提示文:
----------------------------------------

ゼネラルモーターズ(GM)はニューヨーク市で、自動運転車のテストプログラムを実施する予定だったが、ビル・デブラシオ市長が安全性の懸念を示したため、保留にしたと伝えられている。
実際に、自動運転車の安全性に疑念を生じさせるデータもある。ここではカリフォルニア州の米国陸運局(DMV)がテックニュースサイトTech.coと共同で実施した調査の結果をお伝えする。
カリフォルニア州でこれまで最も多くの事故を発生させた自動運転車両は、GM傘下のクルーズと、グーグル系のウェイモの車両だ。クルーズが51件、ウェイモが37件の事故件数を記録している。
ウェイモの車両の事故は全て、マウンテンビュー地区で発生している。ウェイモは全米各地で自動運転車のテスト走行を行っているが、そのうち41%がマウンテンビューで行われている。なかでもマウンテンビューに向かう6車線のハイウェイEl Camino Realが難関となっている模様で、9件の事故が発生している。また、パロアルトやロスアルトス、サニーベールなどでも事故を起こしている。

----------------------------------------

提示データ:
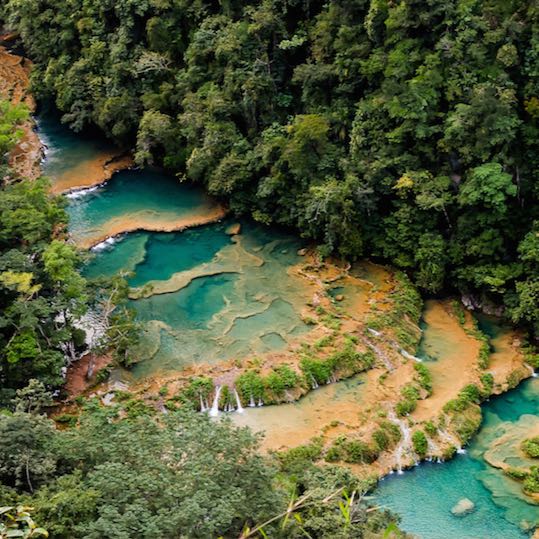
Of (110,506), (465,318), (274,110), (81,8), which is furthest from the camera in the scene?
(81,8)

----------------------------------------

課題: 自動運転車の事故に関する文章を、最後の文の後から書き継ぎなさい。 データはこの課題では使用しない。

解答:
サンフランシスコ市での運転は人間でも容易ではないが、AIにとってはさらなる課題となっている。市内ではこれまで61件の自動運転車の事故が発生しており、そのうち51件がクルーズのものだった。カリフォルニア州で最多の事故件数を記録したのはクルーズの自動運転車だ。GMが全米でテスト中の自動運転車の30%が、カリフォルニア州に配備されている。
さらに、Zooxの事故件数は5件、アップルが2件、トヨタとDrive.aiが各1件の衝突事故を起こしていた。
また、今回のレポートでは自動運転車に敵意を向ける人もいることが報告された。昨年はサンフランシスコのミッション地区で、信号待ちだったクルーズの自動運転車に男が体当たりして、テールランプを破損させる事件が起きた。
さらに、タクシーのドライバーがクルーズの車両の前に割り込んで停車させ、自動運転車のガラス窓を殴ってヒビを入れる事件も起きた。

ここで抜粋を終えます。